▶ **Instructions to follow**
Each line of the records that holds the word "muntjac" should be copied out.

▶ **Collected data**
-=-=-

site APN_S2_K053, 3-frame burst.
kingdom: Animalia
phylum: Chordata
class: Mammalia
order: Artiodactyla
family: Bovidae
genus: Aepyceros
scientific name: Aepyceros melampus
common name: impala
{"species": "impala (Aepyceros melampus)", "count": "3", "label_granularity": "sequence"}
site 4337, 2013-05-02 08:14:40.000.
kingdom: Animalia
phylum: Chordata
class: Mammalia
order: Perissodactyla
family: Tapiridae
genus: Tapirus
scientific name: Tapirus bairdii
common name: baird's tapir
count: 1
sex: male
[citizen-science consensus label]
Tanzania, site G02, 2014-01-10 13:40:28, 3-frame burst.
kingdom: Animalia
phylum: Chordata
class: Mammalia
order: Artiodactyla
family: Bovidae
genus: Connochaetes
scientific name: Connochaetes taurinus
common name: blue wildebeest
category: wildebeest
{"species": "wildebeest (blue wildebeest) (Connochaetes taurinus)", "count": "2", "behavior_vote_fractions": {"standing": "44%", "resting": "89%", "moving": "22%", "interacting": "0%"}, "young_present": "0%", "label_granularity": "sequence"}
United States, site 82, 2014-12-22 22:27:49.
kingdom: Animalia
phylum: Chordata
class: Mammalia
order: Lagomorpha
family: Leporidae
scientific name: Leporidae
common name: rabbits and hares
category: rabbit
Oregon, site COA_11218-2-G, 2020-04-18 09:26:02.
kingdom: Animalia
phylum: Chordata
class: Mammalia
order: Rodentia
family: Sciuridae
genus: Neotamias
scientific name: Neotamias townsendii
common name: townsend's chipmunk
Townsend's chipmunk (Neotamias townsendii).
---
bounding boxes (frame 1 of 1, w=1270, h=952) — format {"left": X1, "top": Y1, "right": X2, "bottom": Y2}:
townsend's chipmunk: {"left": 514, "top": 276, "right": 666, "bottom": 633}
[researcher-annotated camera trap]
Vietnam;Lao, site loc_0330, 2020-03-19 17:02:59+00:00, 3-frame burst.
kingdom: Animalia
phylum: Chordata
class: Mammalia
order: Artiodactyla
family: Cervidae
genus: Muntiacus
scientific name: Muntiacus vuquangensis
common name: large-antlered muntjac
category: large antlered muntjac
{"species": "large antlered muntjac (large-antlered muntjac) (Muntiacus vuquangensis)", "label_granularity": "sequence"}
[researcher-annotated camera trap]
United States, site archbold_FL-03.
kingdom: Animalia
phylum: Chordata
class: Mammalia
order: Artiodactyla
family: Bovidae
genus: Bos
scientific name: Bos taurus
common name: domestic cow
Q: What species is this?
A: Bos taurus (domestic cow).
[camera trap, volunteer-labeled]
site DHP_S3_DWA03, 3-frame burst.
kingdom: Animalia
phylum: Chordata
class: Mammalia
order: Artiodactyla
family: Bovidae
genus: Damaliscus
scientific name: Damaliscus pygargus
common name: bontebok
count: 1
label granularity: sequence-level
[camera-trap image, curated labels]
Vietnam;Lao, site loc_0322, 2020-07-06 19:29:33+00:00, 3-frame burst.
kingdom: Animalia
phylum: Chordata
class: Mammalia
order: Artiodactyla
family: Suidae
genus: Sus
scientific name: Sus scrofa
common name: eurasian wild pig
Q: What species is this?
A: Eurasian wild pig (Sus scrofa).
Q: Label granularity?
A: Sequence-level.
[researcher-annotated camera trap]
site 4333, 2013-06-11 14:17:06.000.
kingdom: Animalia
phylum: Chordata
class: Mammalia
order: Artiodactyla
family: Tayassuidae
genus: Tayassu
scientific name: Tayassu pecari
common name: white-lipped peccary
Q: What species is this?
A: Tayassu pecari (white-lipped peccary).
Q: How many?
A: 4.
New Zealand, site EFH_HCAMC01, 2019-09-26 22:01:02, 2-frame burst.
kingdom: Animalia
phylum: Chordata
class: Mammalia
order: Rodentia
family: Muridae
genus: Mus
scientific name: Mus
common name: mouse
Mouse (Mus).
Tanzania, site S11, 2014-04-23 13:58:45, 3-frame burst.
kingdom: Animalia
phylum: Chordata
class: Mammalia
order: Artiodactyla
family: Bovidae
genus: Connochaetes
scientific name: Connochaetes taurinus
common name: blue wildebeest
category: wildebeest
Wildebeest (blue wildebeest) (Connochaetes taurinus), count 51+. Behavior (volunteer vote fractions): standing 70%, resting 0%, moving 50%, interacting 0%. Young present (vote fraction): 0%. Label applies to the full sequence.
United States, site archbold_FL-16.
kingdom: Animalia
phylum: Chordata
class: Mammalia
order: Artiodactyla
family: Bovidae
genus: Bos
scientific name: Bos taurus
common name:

-=-=-

▶ **Written solution**
common name: large-antlered muntjac
category: large antlered muntjac
{"species": "large antlered muntjac (large-antlered muntjac) (Muntiacus vuquangensis)", "label_granularity": "sequence"}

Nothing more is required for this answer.